What the exercise asks: Write down nothing except how many lines in the entries contain "California".

Stored data:

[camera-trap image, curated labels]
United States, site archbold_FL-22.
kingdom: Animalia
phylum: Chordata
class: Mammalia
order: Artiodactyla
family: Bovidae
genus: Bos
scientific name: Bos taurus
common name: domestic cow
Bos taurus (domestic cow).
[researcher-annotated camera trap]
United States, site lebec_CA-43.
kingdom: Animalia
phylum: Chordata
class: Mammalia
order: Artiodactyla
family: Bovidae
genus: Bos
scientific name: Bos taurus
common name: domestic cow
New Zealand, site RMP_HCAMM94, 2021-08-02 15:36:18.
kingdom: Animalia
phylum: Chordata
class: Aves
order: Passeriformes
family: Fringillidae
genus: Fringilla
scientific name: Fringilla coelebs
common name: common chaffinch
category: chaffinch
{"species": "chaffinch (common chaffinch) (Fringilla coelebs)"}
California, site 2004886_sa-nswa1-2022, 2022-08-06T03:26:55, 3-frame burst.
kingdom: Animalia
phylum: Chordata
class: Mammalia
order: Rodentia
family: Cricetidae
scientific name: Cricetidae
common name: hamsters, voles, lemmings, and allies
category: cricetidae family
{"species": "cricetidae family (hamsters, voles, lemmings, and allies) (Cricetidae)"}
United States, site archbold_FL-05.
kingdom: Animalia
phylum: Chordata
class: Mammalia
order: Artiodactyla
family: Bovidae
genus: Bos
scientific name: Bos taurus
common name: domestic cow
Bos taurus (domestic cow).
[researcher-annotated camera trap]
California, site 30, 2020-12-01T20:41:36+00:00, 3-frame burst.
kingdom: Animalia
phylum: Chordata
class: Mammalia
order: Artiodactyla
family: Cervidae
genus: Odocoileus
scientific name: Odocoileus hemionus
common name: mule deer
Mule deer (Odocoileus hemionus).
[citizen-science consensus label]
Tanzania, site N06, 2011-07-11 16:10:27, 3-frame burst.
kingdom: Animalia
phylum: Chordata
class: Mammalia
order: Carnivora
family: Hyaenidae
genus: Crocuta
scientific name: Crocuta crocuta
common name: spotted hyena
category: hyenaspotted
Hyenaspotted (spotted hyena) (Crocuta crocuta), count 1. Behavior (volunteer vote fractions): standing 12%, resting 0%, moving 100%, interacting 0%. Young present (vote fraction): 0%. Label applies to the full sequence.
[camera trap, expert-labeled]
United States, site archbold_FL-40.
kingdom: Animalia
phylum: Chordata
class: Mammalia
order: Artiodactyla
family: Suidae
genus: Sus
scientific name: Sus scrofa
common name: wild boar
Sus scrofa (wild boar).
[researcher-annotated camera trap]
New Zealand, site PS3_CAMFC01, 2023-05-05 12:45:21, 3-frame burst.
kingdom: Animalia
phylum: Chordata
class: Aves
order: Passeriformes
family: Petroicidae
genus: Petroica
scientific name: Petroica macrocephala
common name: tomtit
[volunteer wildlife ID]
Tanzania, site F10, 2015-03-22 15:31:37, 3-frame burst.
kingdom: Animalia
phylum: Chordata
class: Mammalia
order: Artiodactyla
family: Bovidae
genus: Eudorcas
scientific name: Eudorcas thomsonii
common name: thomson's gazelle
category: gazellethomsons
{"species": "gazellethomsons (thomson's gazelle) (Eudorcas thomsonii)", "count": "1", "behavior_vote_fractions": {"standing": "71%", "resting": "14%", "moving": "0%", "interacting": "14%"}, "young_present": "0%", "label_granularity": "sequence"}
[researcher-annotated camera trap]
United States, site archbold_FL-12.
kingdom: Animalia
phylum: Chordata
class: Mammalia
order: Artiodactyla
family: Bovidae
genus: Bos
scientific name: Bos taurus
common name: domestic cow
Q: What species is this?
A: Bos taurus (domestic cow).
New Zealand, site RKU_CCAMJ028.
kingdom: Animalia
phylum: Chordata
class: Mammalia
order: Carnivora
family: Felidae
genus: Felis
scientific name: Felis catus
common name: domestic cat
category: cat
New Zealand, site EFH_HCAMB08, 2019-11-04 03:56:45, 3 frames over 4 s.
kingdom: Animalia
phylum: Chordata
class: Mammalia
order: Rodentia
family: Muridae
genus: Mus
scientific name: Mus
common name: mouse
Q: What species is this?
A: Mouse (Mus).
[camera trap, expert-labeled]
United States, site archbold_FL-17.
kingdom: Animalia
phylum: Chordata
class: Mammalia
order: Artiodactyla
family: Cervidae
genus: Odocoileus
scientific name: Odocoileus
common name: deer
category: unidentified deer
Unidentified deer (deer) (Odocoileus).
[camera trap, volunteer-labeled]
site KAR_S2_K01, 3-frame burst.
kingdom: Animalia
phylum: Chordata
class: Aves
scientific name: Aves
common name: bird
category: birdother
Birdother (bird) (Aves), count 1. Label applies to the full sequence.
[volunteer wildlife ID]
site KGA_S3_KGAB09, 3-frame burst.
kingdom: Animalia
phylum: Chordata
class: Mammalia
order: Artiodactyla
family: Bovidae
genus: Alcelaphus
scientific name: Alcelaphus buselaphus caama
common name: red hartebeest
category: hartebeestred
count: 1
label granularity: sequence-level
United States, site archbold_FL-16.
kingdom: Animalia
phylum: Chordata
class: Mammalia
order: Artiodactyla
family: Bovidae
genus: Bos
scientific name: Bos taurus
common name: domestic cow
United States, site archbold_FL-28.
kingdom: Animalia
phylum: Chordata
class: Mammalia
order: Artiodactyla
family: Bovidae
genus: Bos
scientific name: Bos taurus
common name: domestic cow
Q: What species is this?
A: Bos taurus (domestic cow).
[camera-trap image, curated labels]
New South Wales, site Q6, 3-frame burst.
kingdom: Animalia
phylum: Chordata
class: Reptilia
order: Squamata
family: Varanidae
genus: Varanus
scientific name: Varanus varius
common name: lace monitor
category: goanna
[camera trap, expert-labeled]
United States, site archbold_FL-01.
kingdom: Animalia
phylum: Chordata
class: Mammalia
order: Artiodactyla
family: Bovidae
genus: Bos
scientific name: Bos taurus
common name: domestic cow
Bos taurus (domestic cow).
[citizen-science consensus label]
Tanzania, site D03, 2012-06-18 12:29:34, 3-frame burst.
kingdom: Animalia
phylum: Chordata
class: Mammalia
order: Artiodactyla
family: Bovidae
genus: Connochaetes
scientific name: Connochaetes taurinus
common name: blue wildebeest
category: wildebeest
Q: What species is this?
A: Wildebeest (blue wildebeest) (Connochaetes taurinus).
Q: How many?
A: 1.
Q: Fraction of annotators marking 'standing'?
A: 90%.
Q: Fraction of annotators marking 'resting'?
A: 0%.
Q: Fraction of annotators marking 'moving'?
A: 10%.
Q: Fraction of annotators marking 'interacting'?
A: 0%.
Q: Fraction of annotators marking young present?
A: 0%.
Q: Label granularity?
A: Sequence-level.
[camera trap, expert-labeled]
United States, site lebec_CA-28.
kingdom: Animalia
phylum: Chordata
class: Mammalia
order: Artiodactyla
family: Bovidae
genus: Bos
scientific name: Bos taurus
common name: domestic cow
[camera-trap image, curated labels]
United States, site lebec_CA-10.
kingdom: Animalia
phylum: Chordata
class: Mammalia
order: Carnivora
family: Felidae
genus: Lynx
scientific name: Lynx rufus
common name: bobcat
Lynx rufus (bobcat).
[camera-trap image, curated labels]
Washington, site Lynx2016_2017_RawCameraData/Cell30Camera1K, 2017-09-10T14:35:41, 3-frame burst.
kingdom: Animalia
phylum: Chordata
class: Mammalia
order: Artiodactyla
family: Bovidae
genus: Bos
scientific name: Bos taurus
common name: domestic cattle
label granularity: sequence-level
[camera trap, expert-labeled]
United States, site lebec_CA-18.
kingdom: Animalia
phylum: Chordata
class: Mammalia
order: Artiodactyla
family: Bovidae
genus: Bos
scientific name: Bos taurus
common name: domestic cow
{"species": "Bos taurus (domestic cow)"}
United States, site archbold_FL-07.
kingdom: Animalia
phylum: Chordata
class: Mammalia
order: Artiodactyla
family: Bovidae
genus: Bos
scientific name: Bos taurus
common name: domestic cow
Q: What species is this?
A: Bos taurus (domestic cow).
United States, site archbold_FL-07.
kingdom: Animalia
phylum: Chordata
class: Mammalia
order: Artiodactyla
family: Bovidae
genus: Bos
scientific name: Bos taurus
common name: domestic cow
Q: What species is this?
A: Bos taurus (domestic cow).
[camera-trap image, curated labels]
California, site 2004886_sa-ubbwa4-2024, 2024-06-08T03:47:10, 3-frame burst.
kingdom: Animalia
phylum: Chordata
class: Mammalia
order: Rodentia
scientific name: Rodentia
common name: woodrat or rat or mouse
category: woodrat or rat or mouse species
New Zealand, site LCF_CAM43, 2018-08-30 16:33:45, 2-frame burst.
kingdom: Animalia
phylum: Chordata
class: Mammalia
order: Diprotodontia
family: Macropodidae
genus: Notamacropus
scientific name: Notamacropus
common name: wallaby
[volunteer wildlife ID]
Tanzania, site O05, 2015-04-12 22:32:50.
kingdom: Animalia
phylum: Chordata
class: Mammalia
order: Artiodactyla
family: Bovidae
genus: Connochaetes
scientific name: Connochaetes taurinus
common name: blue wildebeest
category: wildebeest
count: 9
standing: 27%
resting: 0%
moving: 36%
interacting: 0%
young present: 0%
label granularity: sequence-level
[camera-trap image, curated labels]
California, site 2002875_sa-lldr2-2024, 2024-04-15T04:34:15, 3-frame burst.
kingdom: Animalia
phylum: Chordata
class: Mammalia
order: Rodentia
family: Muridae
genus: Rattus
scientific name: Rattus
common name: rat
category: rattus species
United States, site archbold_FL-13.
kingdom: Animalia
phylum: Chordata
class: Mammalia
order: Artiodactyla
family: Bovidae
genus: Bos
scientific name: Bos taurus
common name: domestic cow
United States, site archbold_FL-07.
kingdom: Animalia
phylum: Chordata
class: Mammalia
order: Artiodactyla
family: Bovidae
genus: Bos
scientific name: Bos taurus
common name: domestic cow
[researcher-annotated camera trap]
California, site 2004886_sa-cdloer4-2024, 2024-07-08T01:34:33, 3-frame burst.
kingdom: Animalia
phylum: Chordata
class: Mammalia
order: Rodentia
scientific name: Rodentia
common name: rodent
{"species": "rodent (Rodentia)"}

Response: 5